The Keels - 1995 doings

Keel Family Update - 1995 version


Dear Folks,

Whew! Pardon us while we rest a minute before telling you about this year. When we left off, Christopher's broken leg was still in a cast and we were looking forward (sort of) to a Christmas-day flight to Tucson to visit Grandma Carol. We made it, an interesting trip between getting Christopher around and assorted stomach bugs. A good time as had in Tucson by all (Bill even got some data at Kitt Peak, so the official part of the trip panned out too). The cast came off just in time for his sixth birthday party - though we did have to delay one present. Instead of a real bicycle, he got the virtual kind, a card with its picture saying that the real thing would come when his leg muscles were back up to it.

School marched on, through several bouts of head lice in Christopher's class. He found one and looked at it under his Christmas microscope. Yes, indeed, eight legs, jointed body, all creatures have their dignity but this is one ugly species.

In March, eight weeks to the day after getting his cast off, Christopher broke his arm at a friend's birthday party (something about climbing on the monkey bars). By now we thought the Child Welfare Agency was going to lock us up for abuse. It would have been better if the orthopedist had managed to look a little more surprised to see us again.

Terri took a week in May for the high school graduation in Seligman, Arizona. These were the kids she had in her kindergarten during her first year teaching. They all look much bigger now. Meanwhile Bill was Mr. Mom (that's "associate professor mom" to you). It all went swimmingly (except, of course, for that little incident while Bill was saying something at a software meeting and Nathan brought him a diaper, announced that he had to be changed, and lay down in the floor). After a visit to the zoo (that time-honored way for solo dads to amuse the kids), Nathan said he liked the baby dinosaurs. Finally figured out after a game of 20 questions that they were the alligators just moved to a new moat (actually paid for by the local Florida alumni club - Gators...). Never saw a group of people so happy to greet Mom at the airport coming home.

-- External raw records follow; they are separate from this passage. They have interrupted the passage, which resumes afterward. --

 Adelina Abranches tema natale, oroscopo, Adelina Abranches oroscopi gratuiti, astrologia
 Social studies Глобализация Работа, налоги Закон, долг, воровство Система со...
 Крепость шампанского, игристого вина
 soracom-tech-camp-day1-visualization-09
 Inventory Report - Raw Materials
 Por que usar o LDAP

Bill had to be at Kitt Peak for the by-now traditional June observing run, so we all flew out and drove a rental car to California for that legally-required American institution, the Disneyland vacation. Nathan had been talking for weeks about wanting to hug Mickey Mouse, and we were so happy for him that we could have cried when he did in fact meet the Big Cheese himself and gave him a flying tackle. Actually, he wouldn't let go, so there are some hundreds of families who looked at their vacation photos of the kids with Mickey Mouse and asked, ``Who's that kid with the blond curly hair?". We did Pirates of the Caribbean about three times, and It's a Small World - well, let's not go into it, but we do have the whole thing on tape if you're interested. Terri decided that the Rocket Jets are too dangerous with a two-year-old at the height controls. Christopher thinks he might possibly like to do all this again. He got a surprise visit to the La Brea Tar Pits museum, having almost worn out his video tape of a show about the place. We may have seriously distorted Nathan's view of reality this trip, what with Disneyland followed by the San Diego Wild Animal Park - which had a hillside covered with robot dinosaurs.

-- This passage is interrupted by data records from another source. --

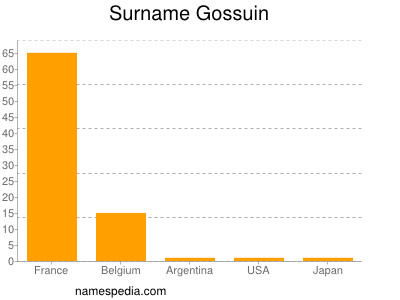 Surname Gossuin
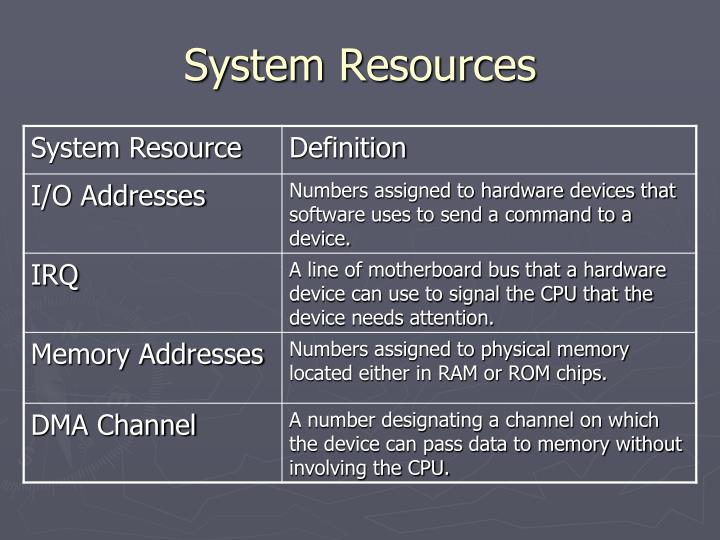 System Resources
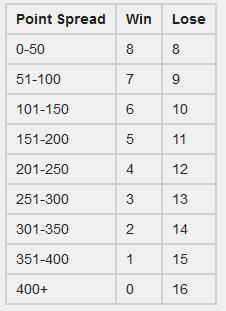 destiny-tabelle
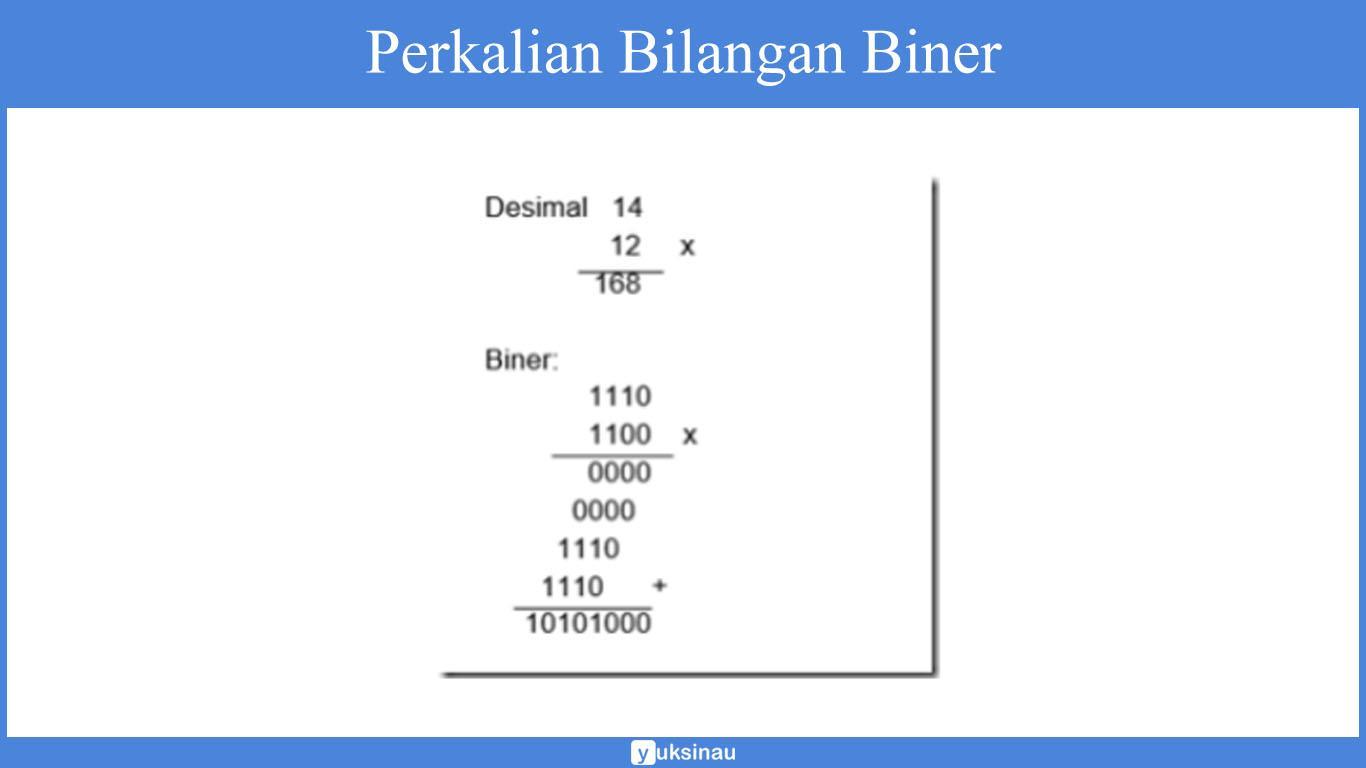 aritmatika dasar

When we got to Tucson, Christopher was getting all worked up over his upcoming swimming lessons - so much that he taught himself to swim in the pool in Tucson. We were at the pool one evening when Grandma yelled ``Look what he's doing!" - ``what" being swimming the length of the pool, never before having gotten beyond the wading area without flotation aids (or seat cushions, or whatever).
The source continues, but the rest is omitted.